[[ Dataset, beginning ]]
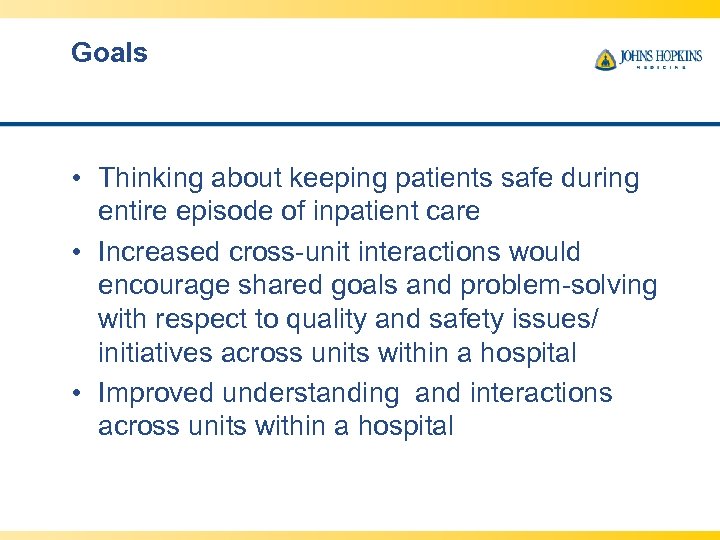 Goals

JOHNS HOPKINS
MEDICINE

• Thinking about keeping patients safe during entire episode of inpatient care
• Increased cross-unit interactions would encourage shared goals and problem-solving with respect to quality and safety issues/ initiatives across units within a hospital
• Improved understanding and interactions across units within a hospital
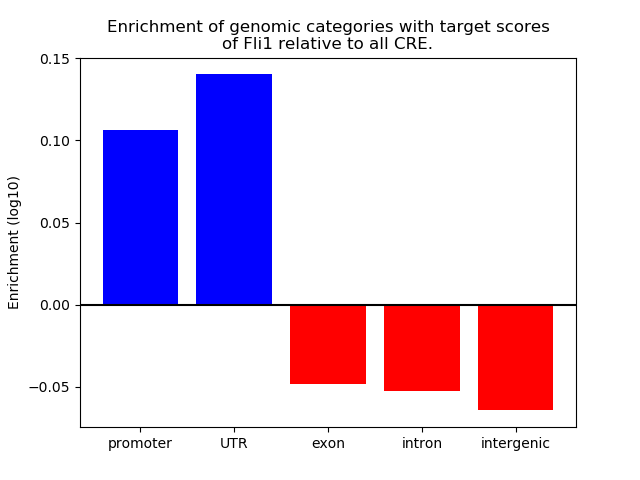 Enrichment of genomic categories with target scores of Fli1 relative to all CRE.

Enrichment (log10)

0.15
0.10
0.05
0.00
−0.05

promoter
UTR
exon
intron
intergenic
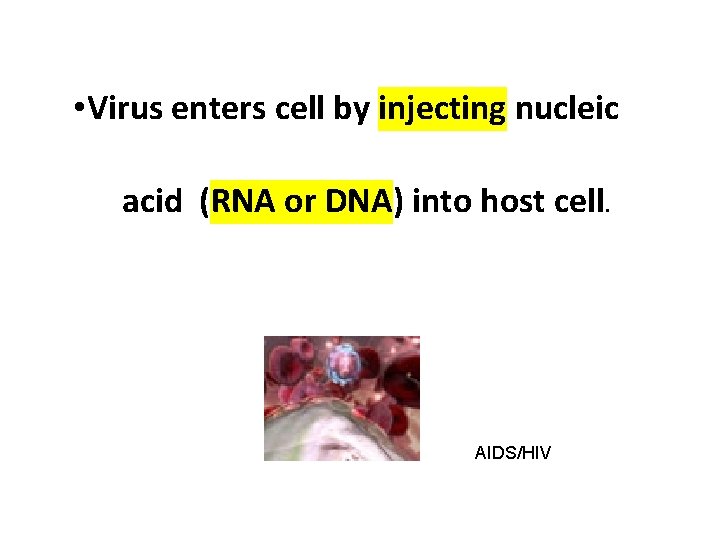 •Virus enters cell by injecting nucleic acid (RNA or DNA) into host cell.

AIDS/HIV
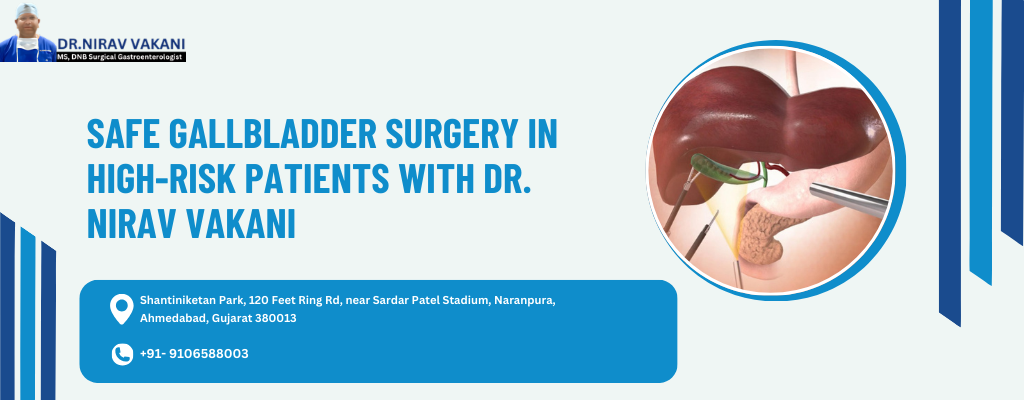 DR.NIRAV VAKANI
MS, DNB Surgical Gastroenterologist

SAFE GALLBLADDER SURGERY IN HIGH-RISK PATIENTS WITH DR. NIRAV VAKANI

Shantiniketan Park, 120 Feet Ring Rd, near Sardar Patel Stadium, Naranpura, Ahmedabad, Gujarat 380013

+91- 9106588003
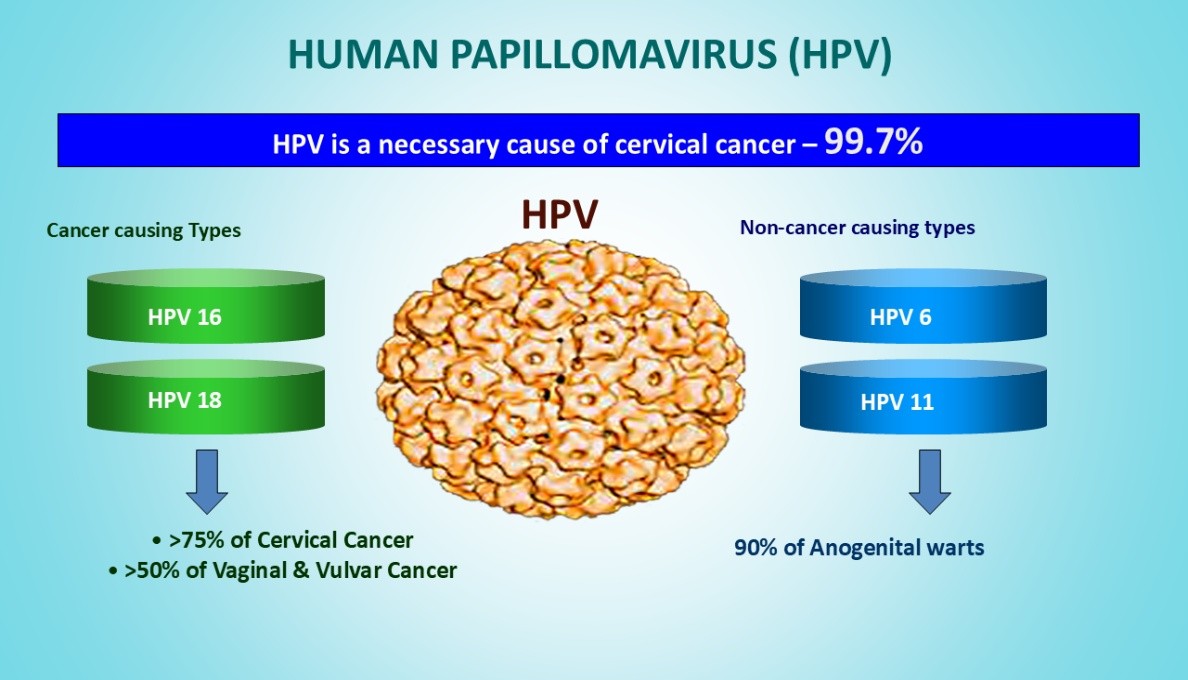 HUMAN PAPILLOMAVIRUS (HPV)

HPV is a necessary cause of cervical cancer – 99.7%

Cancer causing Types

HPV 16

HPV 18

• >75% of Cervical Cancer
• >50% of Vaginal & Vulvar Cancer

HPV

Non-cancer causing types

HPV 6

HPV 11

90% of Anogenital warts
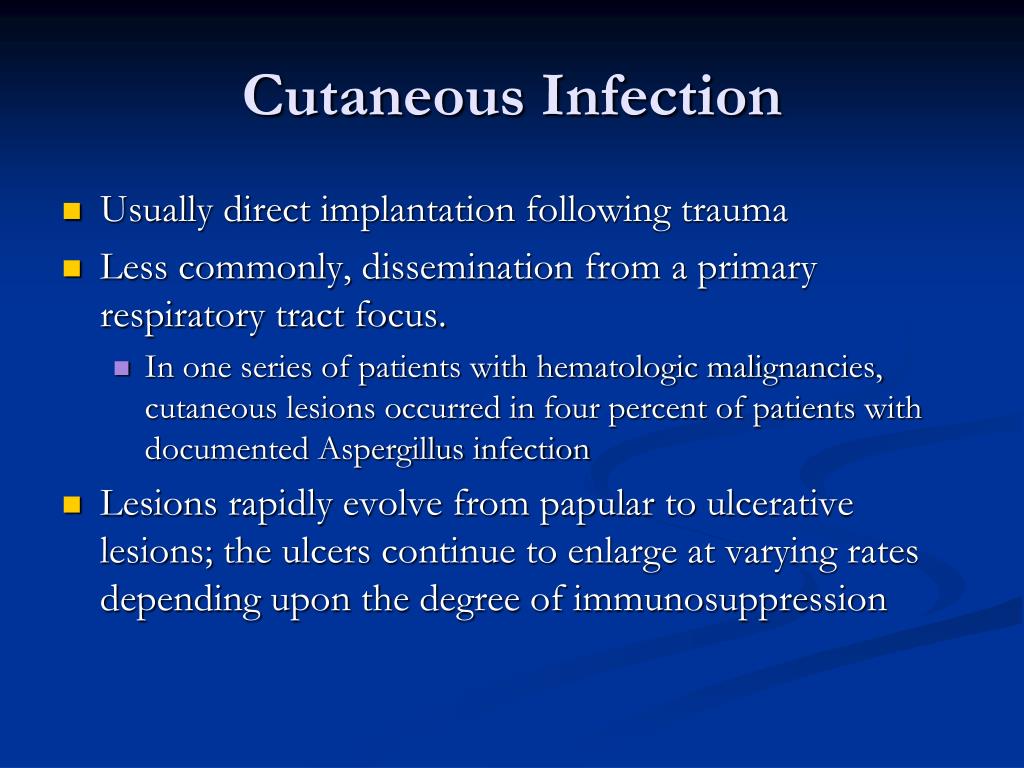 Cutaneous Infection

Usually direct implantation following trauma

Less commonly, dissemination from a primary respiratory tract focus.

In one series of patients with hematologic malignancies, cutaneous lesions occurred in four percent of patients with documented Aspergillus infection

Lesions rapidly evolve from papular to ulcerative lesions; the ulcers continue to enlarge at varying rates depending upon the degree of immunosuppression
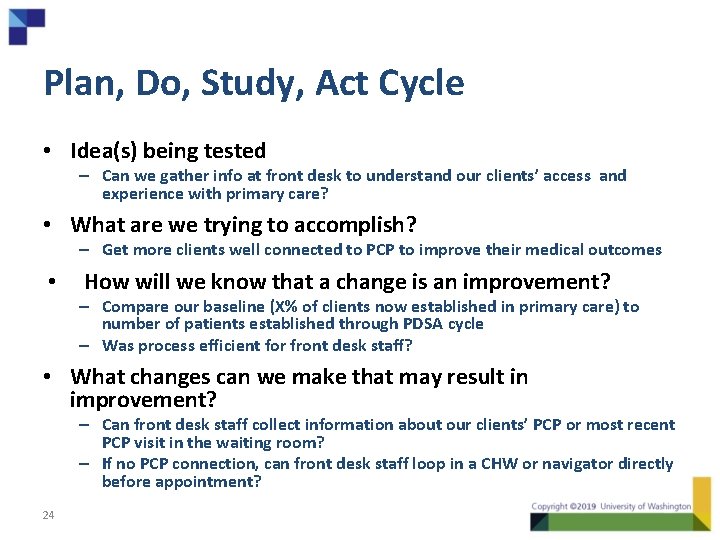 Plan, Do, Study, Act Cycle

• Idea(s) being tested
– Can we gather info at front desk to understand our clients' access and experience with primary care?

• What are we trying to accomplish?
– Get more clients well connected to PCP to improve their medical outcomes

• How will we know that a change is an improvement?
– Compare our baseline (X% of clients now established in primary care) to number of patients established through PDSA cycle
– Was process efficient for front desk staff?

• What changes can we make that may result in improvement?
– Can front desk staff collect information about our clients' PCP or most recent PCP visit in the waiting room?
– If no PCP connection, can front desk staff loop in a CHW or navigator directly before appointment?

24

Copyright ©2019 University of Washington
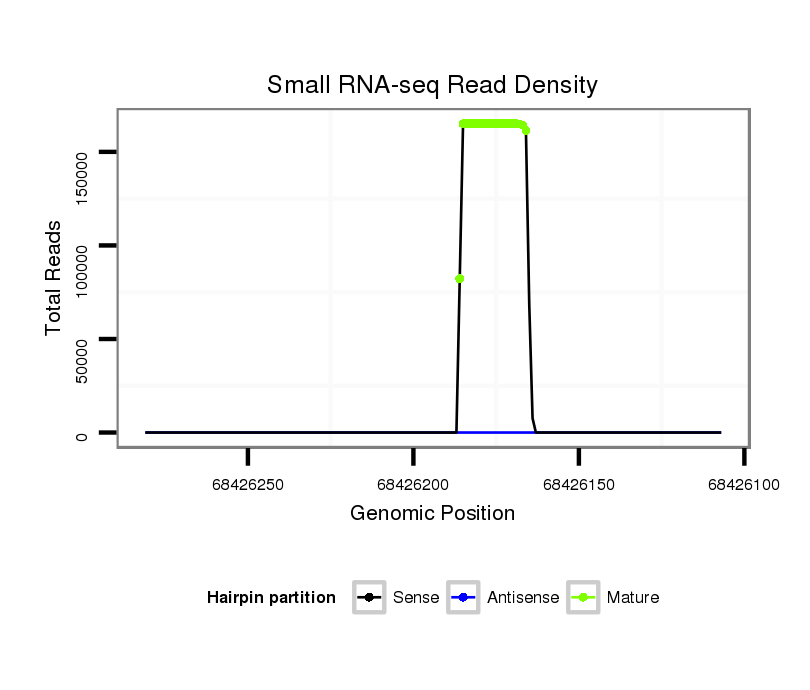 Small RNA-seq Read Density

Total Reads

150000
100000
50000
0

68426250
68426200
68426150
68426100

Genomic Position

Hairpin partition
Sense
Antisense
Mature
[[ Dataset, end ]]
What you are asked to do: Hand back the data exactly as it appears, with all pictures cut.

Problem solution:
 Goals

JOHNS HOPKINS
MEDICINE

• Thinking about keeping patients safe during entire episode of inpatient care
• Increased cross-unit interactions would encourage shared goals and problem-solving with respect to quality and safety issues/ initiatives across units within a hospital
• Improved understanding and interactions across units within a hospital
 Enrichment of genomic categories with target scores of Fli1 relative to all CRE.

Enrichment (log10)

0.15
0.10
0.05
0.00
−0.05

promoter
UTR
exon
intron
intergenic
 •Virus enters cell by injecting nucleic acid (RNA or DNA) into host cell.

AIDS/HIV
 DR.NIRAV VAKANI
MS, DNB Surgical Gastroenterologist

SAFE GALLBLADDER SURGERY IN HIGH-RISK PATIENTS WITH DR. NIRAV VAKANI

Shantiniketan Park, 120 Feet Ring Rd, near Sardar Patel Stadium, Naranpura, Ahmedabad, Gujarat 380013

+91- 9106588003
 HUMAN PAPILLOMAVIRUS (HPV)

HPV is a necessary cause of cervical cancer – 99.7%

Cancer causing Types

HPV 16

HPV 18

• >75% of Cervical Cancer
• >50% of Vaginal & Vulvar Cancer

HPV

Non-cancer causing types

HPV 6

HPV 11

90% of Anogenital warts
 Cutaneous Infection

Usually direct implantation following trauma

Less commonly, dissemination from a primary respiratory tract focus.

In one series of patients with hematologic malignancies, cutaneous lesions occurred in four percent of patients with documented Aspergillus infection

Lesions rapidly evolve from papular to ulcerative lesions; the ulcers continue to enlarge at varying rates depending upon the degree of immunosuppression
 Plan, Do, Study, Act Cycle

• Idea(s) being tested
– Can we gather info at front desk to understand our clients' access and experience with primary care?

• What are we trying to accomplish?
– Get more clients well connected to PCP to improve their medical outcomes

• How will we know that a change is an improvement?
– Compare our baseline (X% of clients now established in primary care) to number of patients established through PDSA cycle
– Was process efficient for front desk staff?

• What changes can we make that may result in improvement?
– Can front desk staff collect information about our clients' PCP or most recent PCP visit in the waiting room?
– If no PCP connection, can front desk staff loop in a CHW or navigator directly before appointment?

24

Copyright ©2019 University of Washington
 Small RNA-seq Read Density

Total Reads

150000
100000
50000
0

68426250
68426200
68426150
68426100

Genomic Position

Hairpin partition
Sense
Antisense
Mature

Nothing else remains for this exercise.